(A run of records)
>>>

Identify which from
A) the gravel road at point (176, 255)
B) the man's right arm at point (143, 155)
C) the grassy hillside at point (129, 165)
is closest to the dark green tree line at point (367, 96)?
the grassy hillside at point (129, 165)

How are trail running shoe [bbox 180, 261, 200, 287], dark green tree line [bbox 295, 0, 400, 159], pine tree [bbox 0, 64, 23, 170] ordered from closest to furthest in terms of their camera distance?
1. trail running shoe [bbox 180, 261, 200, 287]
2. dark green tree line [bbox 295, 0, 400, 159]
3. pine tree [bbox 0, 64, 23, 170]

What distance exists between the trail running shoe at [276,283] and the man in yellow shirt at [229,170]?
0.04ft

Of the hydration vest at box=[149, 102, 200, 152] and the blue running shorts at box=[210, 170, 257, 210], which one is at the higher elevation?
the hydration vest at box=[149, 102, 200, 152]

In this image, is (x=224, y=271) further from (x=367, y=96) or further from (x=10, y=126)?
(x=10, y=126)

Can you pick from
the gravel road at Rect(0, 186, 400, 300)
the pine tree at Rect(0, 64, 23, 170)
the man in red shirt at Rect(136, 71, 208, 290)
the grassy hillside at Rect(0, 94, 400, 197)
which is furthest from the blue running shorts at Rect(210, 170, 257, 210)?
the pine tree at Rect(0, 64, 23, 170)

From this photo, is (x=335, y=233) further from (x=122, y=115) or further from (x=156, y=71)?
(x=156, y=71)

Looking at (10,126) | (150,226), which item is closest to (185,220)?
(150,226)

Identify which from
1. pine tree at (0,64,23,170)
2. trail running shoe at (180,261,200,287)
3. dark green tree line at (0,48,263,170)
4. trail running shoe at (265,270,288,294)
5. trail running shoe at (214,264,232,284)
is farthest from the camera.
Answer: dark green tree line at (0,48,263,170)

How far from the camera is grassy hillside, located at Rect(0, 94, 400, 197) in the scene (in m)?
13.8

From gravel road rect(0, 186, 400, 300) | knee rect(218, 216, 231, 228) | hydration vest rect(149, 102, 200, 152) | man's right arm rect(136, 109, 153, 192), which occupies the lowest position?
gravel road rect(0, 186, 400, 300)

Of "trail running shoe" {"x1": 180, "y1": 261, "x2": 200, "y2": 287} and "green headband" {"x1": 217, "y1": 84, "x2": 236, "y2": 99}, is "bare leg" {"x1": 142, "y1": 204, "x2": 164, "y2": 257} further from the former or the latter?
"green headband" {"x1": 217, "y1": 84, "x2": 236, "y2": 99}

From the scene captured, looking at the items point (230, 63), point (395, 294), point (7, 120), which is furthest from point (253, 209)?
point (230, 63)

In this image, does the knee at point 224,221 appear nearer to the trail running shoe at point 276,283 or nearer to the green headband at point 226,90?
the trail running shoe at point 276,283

<<<

- _Given exercise_
Reproduce every one of the lines above word for word, changing nothing.

- _Solution to this problem_
Identify which from
A) the gravel road at point (176, 255)
B) the man's right arm at point (143, 155)
C) the grassy hillside at point (129, 165)
is closest to the dark green tree line at point (367, 96)?
the grassy hillside at point (129, 165)

How are trail running shoe [bbox 180, 261, 200, 287], dark green tree line [bbox 295, 0, 400, 159], pine tree [bbox 0, 64, 23, 170] ordered from closest to furthest in terms of their camera distance?
1. trail running shoe [bbox 180, 261, 200, 287]
2. dark green tree line [bbox 295, 0, 400, 159]
3. pine tree [bbox 0, 64, 23, 170]

What distance exists between the trail running shoe at [276,283] and the man in yellow shirt at [229,170]?
0.04ft

Of the hydration vest at box=[149, 102, 200, 152] and the blue running shorts at box=[210, 170, 257, 210], which one is at the higher elevation?
the hydration vest at box=[149, 102, 200, 152]

In this image, is (x=224, y=271) further from (x=367, y=96) or further from (x=10, y=126)?
(x=10, y=126)

Can you pick from
the gravel road at Rect(0, 186, 400, 300)
the pine tree at Rect(0, 64, 23, 170)
the man in red shirt at Rect(136, 71, 208, 290)
the grassy hillside at Rect(0, 94, 400, 197)
which is furthest from the blue running shorts at Rect(210, 170, 257, 210)?
the pine tree at Rect(0, 64, 23, 170)

From this photo, is (x=335, y=233) further from (x=122, y=115) or further from (x=156, y=71)?
(x=156, y=71)

Looking at (10,126) | (150,226), which item is closest to (185,220)?
(150,226)

Identify which from
1. pine tree at (0,64,23,170)
2. trail running shoe at (180,261,200,287)
3. dark green tree line at (0,48,263,170)
4. trail running shoe at (265,270,288,294)
5. trail running shoe at (214,264,232,284)
is farthest from the camera.
Answer: dark green tree line at (0,48,263,170)

How far from the camera is grassy hillside, located at Rect(0, 94, 400, 197) in the scene (in m)?
13.8

From gravel road rect(0, 186, 400, 300) | knee rect(218, 216, 231, 228) | hydration vest rect(149, 102, 200, 152) | man's right arm rect(136, 109, 153, 192), which occupies the lowest position?
gravel road rect(0, 186, 400, 300)

Of "trail running shoe" {"x1": 180, "y1": 261, "x2": 200, "y2": 287} and "green headband" {"x1": 217, "y1": 84, "x2": 236, "y2": 99}, is "bare leg" {"x1": 142, "y1": 204, "x2": 164, "y2": 257} further from the former or the latter?
"green headband" {"x1": 217, "y1": 84, "x2": 236, "y2": 99}

From the scene captured, looking at the items point (230, 63), point (395, 294), point (7, 120), which is furthest from point (253, 209)?
point (230, 63)

In this image, does the knee at point 224,221 appear nearer to the trail running shoe at point 276,283 or nearer to the green headband at point 226,90?
the trail running shoe at point 276,283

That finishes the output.